The Bank of Canada met expectations with its hawkish hold, after hikes in June and July (no meeting last month). It recognizes the ease of excess demand (though noted that final domestic demand (excludes inventories and trade, rose in Q2 even though GDP contracted by 0.2%). However, if underlying inflation measures do not fall, the Bank indicated it was prepared to raise rates. The swaps market puts the odds of a hike before year end (October and December meetings) around 50%, settling practically unchanged on the day. Today's July building permits and August's IVEY survey are overshadowed by tomorrow's jobs report. After losing 6.4k jobs in July (all part-time, while full-time posts rose by 1.7k). a rebound is expected. The median forecast in Bloomberg's survey calls for a 17.5k increase. While this is well below the monthly average through July of about 40.6k jobs, the contraction in Q2 GDP may overstate the economic slowdown.
Mexico reports August CPI (and the biweekly report) both are expected to show a continued moderation in the pace of inflation. Still, it is unlikely to shake view that the central bank is on hold for least the next couple of months. Although it gets less attention, Mexico's vehicle production figures will also be released. Through July, it is up almost 23% this year. Mexico's vehicle production was up almost 23% in the first seven months of 2022 as well. This nearly returned Mexico to pre-Covid levels. Consider that in Jan-July 2019 period, Mexico produced an average of about 329k vehicles a month. In the first seven months of this year, the average was nearly 312.5k, the most since late 2019. The export of said vehicles has improved but not as much as production. Through July, vehicle exports are up slightly more than 8% and were up 5% in the first seven months 2022. But they ae down nearly 10% from the same period in 2019.

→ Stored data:
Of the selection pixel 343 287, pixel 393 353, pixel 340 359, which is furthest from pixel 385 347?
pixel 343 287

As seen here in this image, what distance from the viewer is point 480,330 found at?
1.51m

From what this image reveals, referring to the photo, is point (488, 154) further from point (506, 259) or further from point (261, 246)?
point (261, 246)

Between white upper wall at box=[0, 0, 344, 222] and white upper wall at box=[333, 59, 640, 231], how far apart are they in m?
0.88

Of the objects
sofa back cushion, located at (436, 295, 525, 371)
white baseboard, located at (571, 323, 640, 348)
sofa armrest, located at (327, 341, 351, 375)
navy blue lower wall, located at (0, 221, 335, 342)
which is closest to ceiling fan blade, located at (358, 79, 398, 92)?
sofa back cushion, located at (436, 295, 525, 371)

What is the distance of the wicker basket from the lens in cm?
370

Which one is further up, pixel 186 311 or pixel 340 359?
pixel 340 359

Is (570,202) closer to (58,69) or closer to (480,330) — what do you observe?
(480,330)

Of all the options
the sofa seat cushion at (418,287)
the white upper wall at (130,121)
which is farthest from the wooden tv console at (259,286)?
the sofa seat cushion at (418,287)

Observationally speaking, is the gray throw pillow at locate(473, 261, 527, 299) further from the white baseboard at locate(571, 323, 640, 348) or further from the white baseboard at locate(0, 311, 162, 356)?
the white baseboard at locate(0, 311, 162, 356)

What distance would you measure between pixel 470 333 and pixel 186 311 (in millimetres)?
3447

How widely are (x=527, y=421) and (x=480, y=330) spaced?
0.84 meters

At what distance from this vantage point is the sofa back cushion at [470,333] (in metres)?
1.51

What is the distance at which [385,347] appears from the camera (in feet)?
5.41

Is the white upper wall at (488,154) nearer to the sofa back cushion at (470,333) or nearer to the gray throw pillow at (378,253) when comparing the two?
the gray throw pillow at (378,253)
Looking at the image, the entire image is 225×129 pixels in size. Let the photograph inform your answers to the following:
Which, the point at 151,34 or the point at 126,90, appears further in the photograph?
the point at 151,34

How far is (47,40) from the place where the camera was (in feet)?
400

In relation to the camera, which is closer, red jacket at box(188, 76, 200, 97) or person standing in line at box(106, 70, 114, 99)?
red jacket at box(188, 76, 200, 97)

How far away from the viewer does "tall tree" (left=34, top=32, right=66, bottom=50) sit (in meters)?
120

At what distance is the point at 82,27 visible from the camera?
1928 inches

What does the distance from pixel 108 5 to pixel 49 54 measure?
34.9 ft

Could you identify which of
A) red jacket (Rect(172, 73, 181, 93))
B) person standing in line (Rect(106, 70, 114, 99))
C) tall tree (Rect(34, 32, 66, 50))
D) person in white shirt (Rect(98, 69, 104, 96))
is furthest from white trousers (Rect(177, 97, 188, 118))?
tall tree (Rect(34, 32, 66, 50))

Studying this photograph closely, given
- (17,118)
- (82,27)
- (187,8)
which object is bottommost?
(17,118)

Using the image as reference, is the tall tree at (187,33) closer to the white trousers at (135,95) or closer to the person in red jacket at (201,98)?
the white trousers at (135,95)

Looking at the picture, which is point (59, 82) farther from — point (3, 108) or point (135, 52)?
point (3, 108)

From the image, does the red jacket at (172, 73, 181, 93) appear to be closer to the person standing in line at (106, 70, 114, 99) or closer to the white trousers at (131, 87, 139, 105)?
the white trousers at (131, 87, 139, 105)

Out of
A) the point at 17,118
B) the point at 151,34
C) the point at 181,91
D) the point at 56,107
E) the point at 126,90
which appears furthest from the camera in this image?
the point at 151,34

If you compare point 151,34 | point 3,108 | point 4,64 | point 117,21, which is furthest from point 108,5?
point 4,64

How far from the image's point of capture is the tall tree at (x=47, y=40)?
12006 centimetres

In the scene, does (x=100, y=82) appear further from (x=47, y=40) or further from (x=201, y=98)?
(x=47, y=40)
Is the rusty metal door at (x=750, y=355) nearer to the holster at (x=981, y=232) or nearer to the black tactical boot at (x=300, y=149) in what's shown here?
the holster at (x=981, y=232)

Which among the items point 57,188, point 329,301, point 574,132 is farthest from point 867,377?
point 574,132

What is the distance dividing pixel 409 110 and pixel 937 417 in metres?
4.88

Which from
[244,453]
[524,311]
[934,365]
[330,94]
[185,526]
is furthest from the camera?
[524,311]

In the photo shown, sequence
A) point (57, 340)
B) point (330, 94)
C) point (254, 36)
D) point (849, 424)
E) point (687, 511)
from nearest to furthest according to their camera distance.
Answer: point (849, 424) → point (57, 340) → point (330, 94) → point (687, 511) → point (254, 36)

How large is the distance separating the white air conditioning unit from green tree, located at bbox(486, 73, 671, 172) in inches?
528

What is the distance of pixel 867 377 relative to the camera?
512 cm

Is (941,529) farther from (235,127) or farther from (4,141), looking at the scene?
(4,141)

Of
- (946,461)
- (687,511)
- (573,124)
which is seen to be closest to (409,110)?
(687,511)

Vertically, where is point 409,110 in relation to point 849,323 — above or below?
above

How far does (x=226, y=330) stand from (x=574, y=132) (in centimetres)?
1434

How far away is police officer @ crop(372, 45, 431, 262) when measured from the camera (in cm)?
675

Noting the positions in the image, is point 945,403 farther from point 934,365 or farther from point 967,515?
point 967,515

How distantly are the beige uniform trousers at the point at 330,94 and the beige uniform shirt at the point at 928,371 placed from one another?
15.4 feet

→ WORK TASK 1:
Based on the market commentary on Canada and Mexico, mark each statement yes or no, and quote the words from the commentary that decide it: (a) The swaps market puts the odds of a Bank of Canada hike before year end at around 50%. (b) Mexico's vehicle exports through July were higher than in the same period in 2019. (c) Canada's full-time posts fell in July.
→ WORK TASK 2:
Pick up the market commentary on Canada and Mexico after its last sentence and write the next passage.

→ WRITTEN ANSWER 1:
(a) Yes: "The swaps market puts the odds of a hike before year end (October and December meetings) around 50%"
(b) No: "down nearly 10% from the same period in 2019"
(c) No: "all part-time, while full-time posts rose by 1.7k"

→ WRITTEN ANSWER 2:
The greenback is consolidating its recent surge against the Canadian dollar near five-month highs. A close below CAD1.3600 would be the first sign that the upside momentum is flagging. However, the price action does not suggest that a top is in place. It is trading in a narrow range so far today (~CAD1.3630-55). A break of CAD1.3700 could see CAD1.3800-20. Of course, the dollar has bounced against the peso a few other times this year, depending on how you measure, most have been around 4.25%-4.50%. The dollar's rally during the March banking stress was the largest of the year, around 7.4%. The current advance is almost 6%. The greenback reached a MXN17.7080 in Asia today and has reversed lower, falling through MXN 17.52 in the European morning. It is re-entering the Bollinger Band. Initial support for the dollar is seen in the MXN17.35-45 area. A close below yesterday's low (~MXN17.3960) would suggest that the carnage may be over. On the top side, important resistance is around MXN18.00, a psychological level that has acted as support and resistance this year and houses the 200-day moving average. Note that Mexico's ruling party picked the former mayor of Mexico City, Sheinbaum, to its presidential candidate to succeed AMLO. She is running ahead in the national polls and was seen as AMLO's favorite.